Dans cette nouvelle dynamique multipartite où le vote francophone se divise comme jamais pendant que le vote anglophone et allophone reste acquis aux libéraux, à moins d’un écrasement fort peu probable de la CAQ et d'un recul étonnant de QS, l’élection d’un gouvernement péquiste majoritaire est devenue une impossibilité mathématique.
Et si la tendance se maintient - certes un gros «si», pour le moment -, même l'élection d'un gouvernement péquiste minoritaire pourrait devenir impossible.
Sans oublier aussi que depuis l’élection de 1998, sous l’effet combiné des mises en veilleuse à répétition de son option et de son inconstance sur des enjeux de fond, dont la question linguistique – une inconstance constatée même par le premier rapport du péquiste Paul St-Pierre Plamondon -, à quelques rares exceptions près, dont sous PKP, le PQ ne cesse de voir ses appuis fondre.
Après tout, ses deux nouveaux adversaires, QS et la CAQ -, sont en quelque sorte nés de lui.
La CAQ ayant été co-fondée par François Legault, un ex-ministre péquiste. QS ayant été créé en grande partie en réaction à la chasse au déficit-zéro sous Lucien Bouchard.
Or, dans le dernier sondage Léger, le Parti québécois glisse même à 23%. Ce faisant, il atteint son plancher historique pendant que ces deux partis nés d'une certaine manière de ses propres entrailles, voient leurs appuis grimper.
Donc, une «erreur» cette idée de convergence ou de pacte électoral?
Non. Tout simplement un sursaut de lucidité.

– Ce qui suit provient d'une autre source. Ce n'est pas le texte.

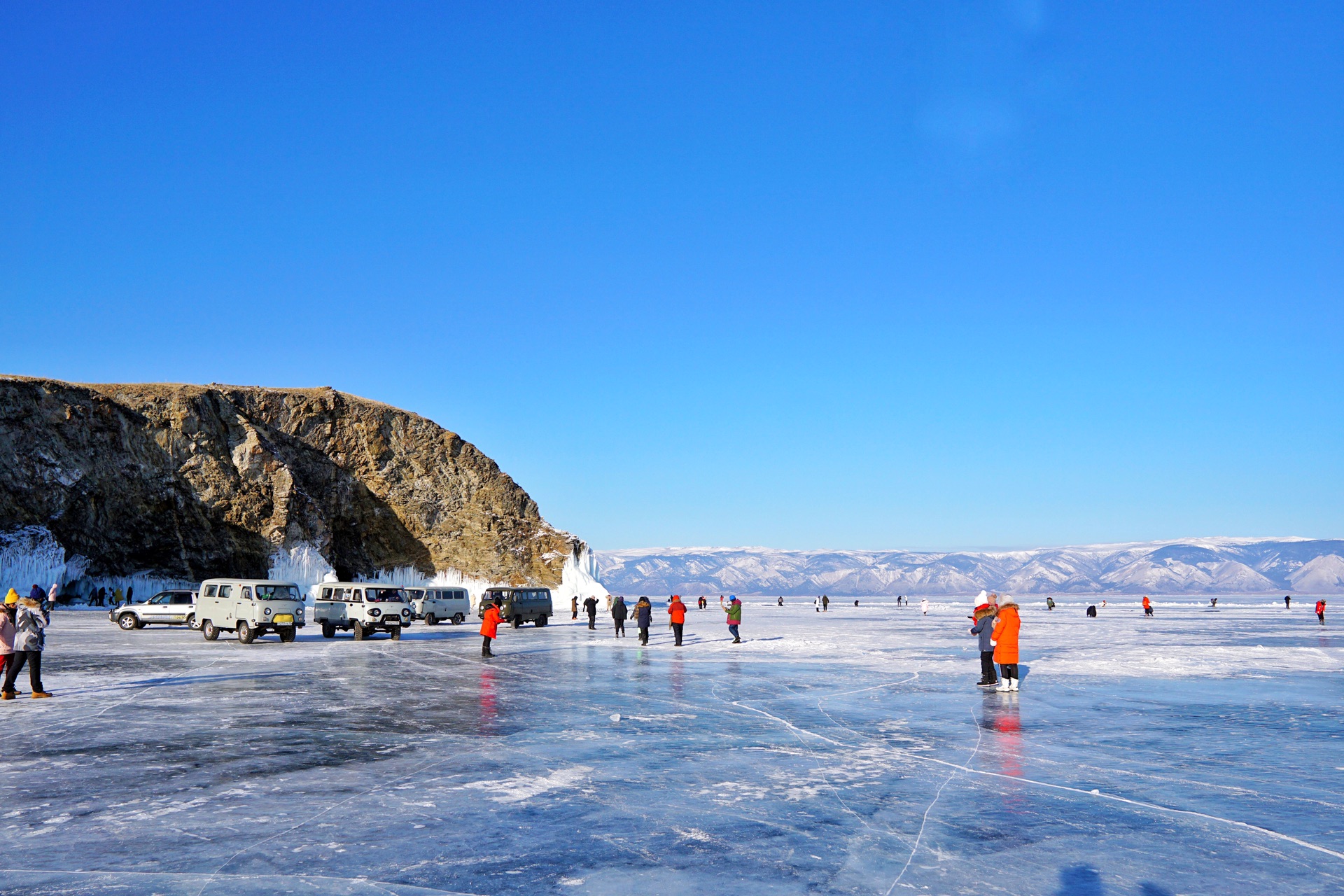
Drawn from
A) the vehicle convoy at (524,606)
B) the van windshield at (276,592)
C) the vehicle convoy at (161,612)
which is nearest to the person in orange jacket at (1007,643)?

Maintenant, si seulement le PQ appliquait aussi cette même lucidité à l’analyse des vraies raisons derrière ce lent effritement de ses propres appuis dans l’électorat depuis vingt ans - sauf pour de très brèves parenthèses où son option redevenait sa raison d'être -, les chances de sa propre survie en seraient peut-être décuplées.